Sufficiently strong, elastic stitch, which is in most household machines with a needle hole width of 5. 7 mm. To make the zigzag join stitch look neat, the length and width of the stitch on knitwear should be reduced to 1.5. 2 mm.

Compared to the classic zigzag stitch, this variation is more durable and elastic, as more needle punctures are required to form the seam. As a rule, interrupted zigzag stitch is used for stitching high-stretch knitwear: microfiber, biflex, and for sewing elastic bands on underwear and swimwear. The length and width of the interrupted zigzag should be adjusted on a sample to achieve the right balance between the appearance of the stitch and its functionality.

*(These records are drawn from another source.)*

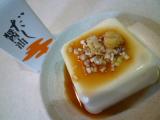 鎌田醤油の人気NO.1商品♪だし醤油お試ししてみました♪の画像(2枚目)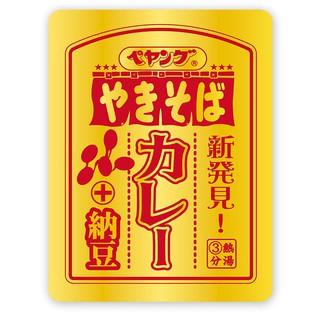【LING in JP】日本 7-11限定商品 PEYOUNG 新發現! 咖哩+納豆 炒麵 120g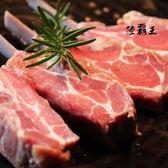 ☆法式小羊排☆紐西蘭 原裝進口 羔羊排8支入 原汁原味的享受【陸霸王】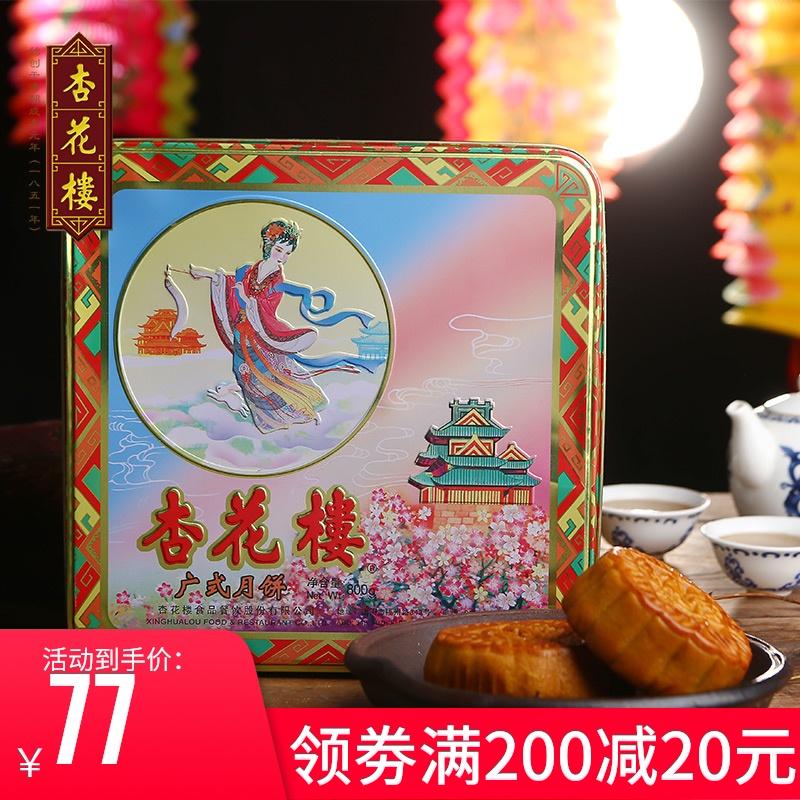 上海杏花楼月饼嫦娥铁盒800g广式月饼礼盒多口味企业福利团购月饼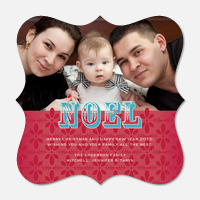 Baby Holiday Cards - First Noel
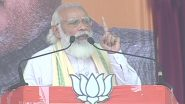 Bihar Assembly Election 2020: सासाराम में बोले प्रधानमंत्री मोदी, विपक्ष पलटना चाहता है कश्मीर में 370 का फैसला, पीछे नहीं हटेगा देश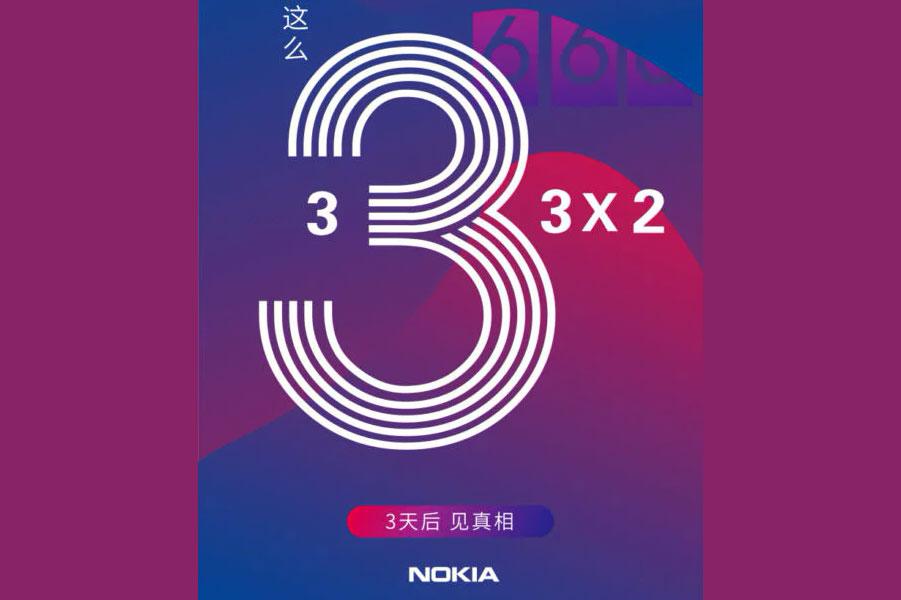 تیزر نوکیا برای معرفی نوکیا ایکس 5 (Nokia X5) در چین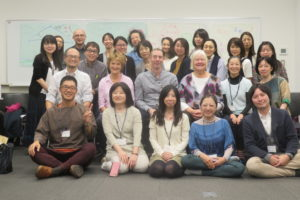 2018 MBCT Training in Japan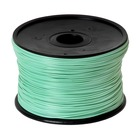 1.75mm ABS Burlywood 3D Printer Filament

Ideal for finishing and fixing stitches on the face of a garment. On the outside it looks like two parallel straight stitches, on the inside it looks like a zigzag stitch, which gives the stitch the necessary (but less than a full zigzag) elasticity, and binds the stitches together.

When sewing knitwear, only twin needles that are properly marked and suitable for stretch fabrics should be selected. The standard width of the zigzag in most machines is 5 mm, therefore, for them you can use double needles of width from 2.5 to 4 mm.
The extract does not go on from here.